PASSAGE FOR REVIEW Start Marker

“You must become like a brown suitcase. You must close up tight, protect your most needed possessions – all you can hold. Your heart, your mind, your soul. You must become like a little suitcase and try not to think about home.”
Award winning Australian author Favel Parrett has created a tender story about families, longing and what home really means, that will stay with you long after you have read the last page of There was Still Love.
Twin sisters are separated by war, one remains in Prague and the other is given the opportunity to leave and finds her way to Melbourne in Australia. Yet time and distance doesn’t diminish the bond that these women share. Parrett shares each of their stories through the eyes of their grandchildren.
Prague 1980 – Ludêk and Babi, his grandmother, live in a small flat in Prague. It’s just the two of them as Ludêk’s mother is a performer with the famous Black Theatre and travels the world with her show. She hasn’t been able to stay still since Ludêk’s father died unexpectedly and left her alone with a son to raise. He feels his mother’s absence keenly.
Ludêk runs around the streets near his home in a world of his own creation, coloured by stories his elders tell him and people he encounters. When Mana and Bill visit, he begins to see the people they all once were. The special names, shared songs and many stories help him to discover the world they once lived in.
Melbourne 1980: On the other side of the world is Malá Kiška or Little Fox as she is called. Little Fox spends lots of time with her grandmother Mana and grandfather Bill. While they have lived a safe life in Melbourne, they feel isolated and patiently wait until are until they can visit their home once more. They save their 50 cent pieces in a glass jar and buy the cheapest tickets that they can find to return home every few years.
The two children are on different sides of the world and yet they are also in the very same flat with the warm smell of homemade food, old photos, heavy wooden doors and stories from the past. Every few years the sisters come together and are whole again for a short time.

PASSAGE FOR REVIEW End Marker
LISTED RECORDS Start Marker

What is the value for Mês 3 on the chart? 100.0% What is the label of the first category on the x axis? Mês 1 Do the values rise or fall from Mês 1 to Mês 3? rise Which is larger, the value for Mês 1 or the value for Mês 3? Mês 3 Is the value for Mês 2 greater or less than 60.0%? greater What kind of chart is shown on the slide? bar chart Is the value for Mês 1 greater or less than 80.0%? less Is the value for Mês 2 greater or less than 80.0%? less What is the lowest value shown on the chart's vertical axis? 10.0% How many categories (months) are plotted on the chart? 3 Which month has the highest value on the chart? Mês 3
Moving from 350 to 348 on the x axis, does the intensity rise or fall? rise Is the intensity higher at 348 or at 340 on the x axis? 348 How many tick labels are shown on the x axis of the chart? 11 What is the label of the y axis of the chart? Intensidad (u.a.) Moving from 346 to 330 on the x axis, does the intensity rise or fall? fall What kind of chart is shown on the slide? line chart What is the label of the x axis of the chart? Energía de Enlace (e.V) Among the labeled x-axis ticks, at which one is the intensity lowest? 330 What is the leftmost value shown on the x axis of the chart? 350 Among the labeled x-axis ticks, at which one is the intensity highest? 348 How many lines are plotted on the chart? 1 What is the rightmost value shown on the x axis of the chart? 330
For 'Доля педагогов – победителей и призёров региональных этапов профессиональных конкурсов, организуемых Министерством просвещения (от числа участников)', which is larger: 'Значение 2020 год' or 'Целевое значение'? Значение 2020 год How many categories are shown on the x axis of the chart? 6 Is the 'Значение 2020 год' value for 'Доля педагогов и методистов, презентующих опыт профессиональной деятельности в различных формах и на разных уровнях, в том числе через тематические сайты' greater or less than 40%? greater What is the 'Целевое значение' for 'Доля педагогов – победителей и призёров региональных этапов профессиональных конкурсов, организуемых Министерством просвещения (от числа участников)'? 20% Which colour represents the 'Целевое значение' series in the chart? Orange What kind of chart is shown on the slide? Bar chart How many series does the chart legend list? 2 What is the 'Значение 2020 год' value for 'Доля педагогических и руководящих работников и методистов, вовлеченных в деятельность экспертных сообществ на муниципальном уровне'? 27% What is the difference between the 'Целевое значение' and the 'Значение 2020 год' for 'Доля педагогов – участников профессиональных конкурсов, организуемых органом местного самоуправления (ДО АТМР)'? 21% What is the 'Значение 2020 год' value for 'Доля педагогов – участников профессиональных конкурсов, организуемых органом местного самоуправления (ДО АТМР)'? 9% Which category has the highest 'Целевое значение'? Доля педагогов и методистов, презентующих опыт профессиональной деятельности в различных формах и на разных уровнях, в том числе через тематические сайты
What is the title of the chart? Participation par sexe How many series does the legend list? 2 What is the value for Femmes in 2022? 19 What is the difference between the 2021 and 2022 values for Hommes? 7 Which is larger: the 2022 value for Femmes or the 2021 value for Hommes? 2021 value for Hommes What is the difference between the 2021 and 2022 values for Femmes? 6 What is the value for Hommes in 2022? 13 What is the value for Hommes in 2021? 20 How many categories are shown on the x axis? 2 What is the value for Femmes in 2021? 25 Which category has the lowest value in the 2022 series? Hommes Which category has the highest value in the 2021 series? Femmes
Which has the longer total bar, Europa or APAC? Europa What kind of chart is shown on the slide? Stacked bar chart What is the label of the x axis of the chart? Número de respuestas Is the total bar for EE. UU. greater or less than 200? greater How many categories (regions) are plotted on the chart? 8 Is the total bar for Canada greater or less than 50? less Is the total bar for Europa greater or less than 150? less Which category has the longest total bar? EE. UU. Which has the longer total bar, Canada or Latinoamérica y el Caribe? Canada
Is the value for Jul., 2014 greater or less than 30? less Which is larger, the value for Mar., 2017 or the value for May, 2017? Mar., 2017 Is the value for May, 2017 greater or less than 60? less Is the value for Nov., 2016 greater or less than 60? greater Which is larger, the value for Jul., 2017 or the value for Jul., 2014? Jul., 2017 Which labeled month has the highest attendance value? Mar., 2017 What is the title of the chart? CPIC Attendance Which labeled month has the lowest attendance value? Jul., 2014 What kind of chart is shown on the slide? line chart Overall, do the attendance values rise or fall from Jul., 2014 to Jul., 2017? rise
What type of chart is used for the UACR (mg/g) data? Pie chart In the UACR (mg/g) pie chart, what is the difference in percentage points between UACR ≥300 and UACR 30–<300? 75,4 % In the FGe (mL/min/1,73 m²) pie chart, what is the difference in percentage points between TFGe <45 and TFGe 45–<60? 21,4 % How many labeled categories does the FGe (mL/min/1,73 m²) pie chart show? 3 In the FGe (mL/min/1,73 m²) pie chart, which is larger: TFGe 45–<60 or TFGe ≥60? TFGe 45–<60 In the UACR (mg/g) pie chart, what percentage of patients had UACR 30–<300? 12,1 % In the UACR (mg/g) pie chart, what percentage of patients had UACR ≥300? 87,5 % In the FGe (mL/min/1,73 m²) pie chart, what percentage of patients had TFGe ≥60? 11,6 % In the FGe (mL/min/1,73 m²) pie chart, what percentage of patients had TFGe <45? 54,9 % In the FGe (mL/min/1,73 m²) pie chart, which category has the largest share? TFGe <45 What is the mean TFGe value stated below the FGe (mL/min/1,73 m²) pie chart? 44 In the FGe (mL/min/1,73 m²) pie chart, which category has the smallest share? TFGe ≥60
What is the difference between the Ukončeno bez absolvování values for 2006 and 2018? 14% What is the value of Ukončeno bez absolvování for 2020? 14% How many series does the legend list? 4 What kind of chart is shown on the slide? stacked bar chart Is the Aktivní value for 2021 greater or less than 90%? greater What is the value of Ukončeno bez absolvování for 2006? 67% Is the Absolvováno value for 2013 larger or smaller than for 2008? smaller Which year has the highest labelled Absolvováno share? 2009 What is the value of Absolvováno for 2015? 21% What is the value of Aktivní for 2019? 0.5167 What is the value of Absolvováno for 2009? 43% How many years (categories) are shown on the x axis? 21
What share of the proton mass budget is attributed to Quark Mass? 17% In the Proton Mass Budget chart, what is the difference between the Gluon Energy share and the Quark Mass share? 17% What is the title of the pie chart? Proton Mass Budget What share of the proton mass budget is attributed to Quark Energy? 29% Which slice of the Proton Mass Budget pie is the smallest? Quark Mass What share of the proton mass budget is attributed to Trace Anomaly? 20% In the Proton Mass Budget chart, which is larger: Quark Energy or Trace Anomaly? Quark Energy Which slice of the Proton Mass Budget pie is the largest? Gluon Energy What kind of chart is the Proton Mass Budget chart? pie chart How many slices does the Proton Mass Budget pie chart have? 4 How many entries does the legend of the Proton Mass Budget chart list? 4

LISTED RECORDS End Marker

▶ _QUESTIONS TO ANSWER_:
A – Set down the part of the book review from "Award winning Australian" up to and including "mother’s absence keenly.", copying it word for word.
B – Answer these questions using the book review:
(i) What company does Ludêk's mother perform with?
(ii) What do Mana and Bill save in a glass jar?
(iii) In which city do Ludêk and Babi share a small flat?
C – Write what comes next in the book review, picking up right after its final sentence.

▶ _ANSWER SECTION_:
A –
Award winning Australian author Favel Parrett has created a tender story about families, longing and what home really means, that will stay with you long after you have read the last page of There was Still Love.
Twin sisters are separated by war, one remains in Prague and the other is given the opportunity to leave and finds her way to Melbourne in Australia. Yet time and distance doesn’t diminish the bond that these women share. Parrett shares each of their stories through the eyes of their grandchildren.
Prague 1980 – Ludêk and Babi, his grandmother, live in a small flat in Prague. It’s just the two of them as Ludêk’s mother is a performer with the famous Black Theatre and travels the world with her show. She hasn’t been able to stay still since Ludêk’s father died unexpectedly and left her alone with a son to raise. He feels his mother’s absence keenly.

B –
(i) The famous Black Theatre
(ii) Their 50 cent pieces
(iii) Prague

C –
There was Still Love is a reflection or a meditation on families, filled with history, rituals, longing, escape and the meaning of home. This is the story of a family torn apart by a war and how they survived afterwards. It transports the reader to another time, there is warmth, bitterness, desperation, the sting of aching separation of families but there is also love, song, laughter, food and hope.
Although fiction Parrett has drawn on her own family history. The book is dedicated to her grandparents and the love that she feels for them is almost tangible throughout the book.
This is highly recommended read – make sure you set aside enough time to savour this one as it requires all your attention and then some time to reflect on it afterwards.
Buy a copy of There Was Still Love here.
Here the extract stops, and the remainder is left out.